DATA UNDER STUDY:
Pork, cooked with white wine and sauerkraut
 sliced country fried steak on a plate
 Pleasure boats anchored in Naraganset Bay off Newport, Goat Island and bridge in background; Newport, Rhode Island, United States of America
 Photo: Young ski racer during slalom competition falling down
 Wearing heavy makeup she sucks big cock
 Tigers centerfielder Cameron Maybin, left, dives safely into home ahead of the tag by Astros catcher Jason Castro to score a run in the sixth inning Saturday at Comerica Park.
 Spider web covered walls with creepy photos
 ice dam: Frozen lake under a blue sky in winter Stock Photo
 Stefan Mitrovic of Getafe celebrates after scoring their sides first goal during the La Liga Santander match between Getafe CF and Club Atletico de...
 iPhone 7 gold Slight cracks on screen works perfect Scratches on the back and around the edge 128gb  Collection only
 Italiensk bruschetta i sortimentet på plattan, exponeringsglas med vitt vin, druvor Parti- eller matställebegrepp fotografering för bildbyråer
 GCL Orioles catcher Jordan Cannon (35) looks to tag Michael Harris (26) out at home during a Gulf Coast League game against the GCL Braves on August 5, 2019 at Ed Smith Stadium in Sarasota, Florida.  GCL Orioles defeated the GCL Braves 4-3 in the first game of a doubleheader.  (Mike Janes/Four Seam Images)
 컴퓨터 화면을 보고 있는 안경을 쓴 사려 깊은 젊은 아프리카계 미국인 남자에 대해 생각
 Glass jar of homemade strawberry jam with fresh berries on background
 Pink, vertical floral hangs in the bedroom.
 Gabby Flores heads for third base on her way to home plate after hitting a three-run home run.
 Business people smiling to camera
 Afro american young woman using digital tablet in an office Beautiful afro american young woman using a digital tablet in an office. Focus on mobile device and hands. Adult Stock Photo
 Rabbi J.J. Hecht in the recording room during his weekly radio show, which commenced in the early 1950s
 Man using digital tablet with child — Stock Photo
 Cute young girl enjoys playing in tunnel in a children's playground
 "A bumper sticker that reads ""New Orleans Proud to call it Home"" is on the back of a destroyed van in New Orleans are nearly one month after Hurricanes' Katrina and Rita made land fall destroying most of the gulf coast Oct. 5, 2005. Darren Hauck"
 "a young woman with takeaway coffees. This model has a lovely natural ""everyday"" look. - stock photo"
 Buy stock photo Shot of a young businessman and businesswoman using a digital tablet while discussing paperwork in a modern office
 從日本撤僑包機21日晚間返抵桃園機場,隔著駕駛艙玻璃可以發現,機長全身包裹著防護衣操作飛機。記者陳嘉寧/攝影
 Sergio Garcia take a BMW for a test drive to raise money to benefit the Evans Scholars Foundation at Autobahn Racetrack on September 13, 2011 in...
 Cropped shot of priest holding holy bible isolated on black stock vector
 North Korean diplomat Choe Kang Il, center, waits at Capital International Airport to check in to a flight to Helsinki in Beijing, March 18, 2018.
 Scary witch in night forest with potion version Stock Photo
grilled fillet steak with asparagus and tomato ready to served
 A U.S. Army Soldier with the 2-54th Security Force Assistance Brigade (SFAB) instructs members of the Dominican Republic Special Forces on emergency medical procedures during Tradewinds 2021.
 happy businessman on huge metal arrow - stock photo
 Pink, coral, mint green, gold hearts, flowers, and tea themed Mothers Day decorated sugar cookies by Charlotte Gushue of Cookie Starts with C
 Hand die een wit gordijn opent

TASK ITEM: Nothing in the records may be dropped; reproduce them exactly.

TASK OUTPUT:
Pork, cooked with white wine and sauerkraut
 sliced country fried steak on a plate
 Pleasure boats anchored in Naraganset Bay off Newport, Goat Island and bridge in background; Newport, Rhode Island, United States of America
 Photo: Young ski racer during slalom competition falling down
 Wearing heavy makeup she sucks big cock
 Tigers centerfielder Cameron Maybin, left, dives safely into home ahead of the tag by Astros catcher Jason Castro to score a run in the sixth inning Saturday at Comerica Park.
 Spider web covered walls with creepy photos
 ice dam: Frozen lake under a blue sky in winter Stock Photo
 Stefan Mitrovic of Getafe celebrates after scoring their sides first goal during the La Liga Santander match between Getafe CF and Club Atletico de...
 iPhone 7 gold Slight cracks on screen works perfect Scratches on the back and around the edge 128gb  Collection only
 Italiensk bruschetta i sortimentet på plattan, exponeringsglas med vitt vin, druvor Parti- eller matställebegrepp fotografering för bildbyråer
 GCL Orioles catcher Jordan Cannon (35) looks to tag Michael Harris (26) out at home during a Gulf Coast League game against the GCL Braves on August 5, 2019 at Ed Smith Stadium in Sarasota, Florida.  GCL Orioles defeated the GCL Braves 4-3 in the first game of a doubleheader.  (Mike Janes/Four Seam Images)
 컴퓨터 화면을 보고 있는 안경을 쓴 사려 깊은 젊은 아프리카계 미국인 남자에 대해 생각
 Glass jar of homemade strawberry jam with fresh berries on background
 Pink, vertical floral hangs in the bedroom.
 Gabby Flores heads for third base on her way to home plate after hitting a three-run home run.
 Business people smiling to camera
 Afro american young woman using digital tablet in an office Beautiful afro american young woman using a digital tablet in an office. Focus on mobile device and hands. Adult Stock Photo
 Rabbi J.J. Hecht in the recording room during his weekly radio show, which commenced in the early 1950s
 Man using digital tablet with child — Stock Photo
 Cute young girl enjoys playing in tunnel in a children's playground
 "A bumper sticker that reads ""New Orleans Proud to call it Home"" is on the back of a destroyed van in New Orleans are nearly one month after Hurricanes' Katrina and Rita made land fall destroying most of the gulf coast Oct. 5, 2005. Darren Hauck"
 "a young woman with takeaway coffees. This model has a lovely natural ""everyday"" look. - stock photo"
 Buy stock photo Shot of a young businessman and businesswoman using a digital tablet while discussing paperwork in a modern office
 從日本撤僑包機21日晚間返抵桃園機場,隔著駕駛艙玻璃可以發現,機長全身包裹著防護衣操作飛機。記者陳嘉寧/攝影
 Sergio Garcia take a BMW for a test drive to raise money to benefit the Evans Scholars Foundation at Autobahn Racetrack on September 13, 2011 in...
 Cropped shot of priest holding holy bible isolated on black stock vector
 North Korean diplomat Choe Kang Il, center, waits at Capital International Airport to check in to a flight to Helsinki in Beijing, March 18, 2018.
 Scary witch in night forest with potion version Stock Photo
grilled fillet steak with asparagus and tomato ready to served
 A U.S. Army Soldier with the 2-54th Security Force Assistance Brigade (SFAB) instructs members of the Dominican Republic Special Forces on emergency medical procedures during Tradewinds 2021.
 happy businessman on huge metal arrow - stock photo
 Pink, coral, mint green, gold hearts, flowers, and tea themed Mothers Day decorated sugar cookies by Charlotte Gushue of Cookie Starts with C
 Hand die een wit gordijn opent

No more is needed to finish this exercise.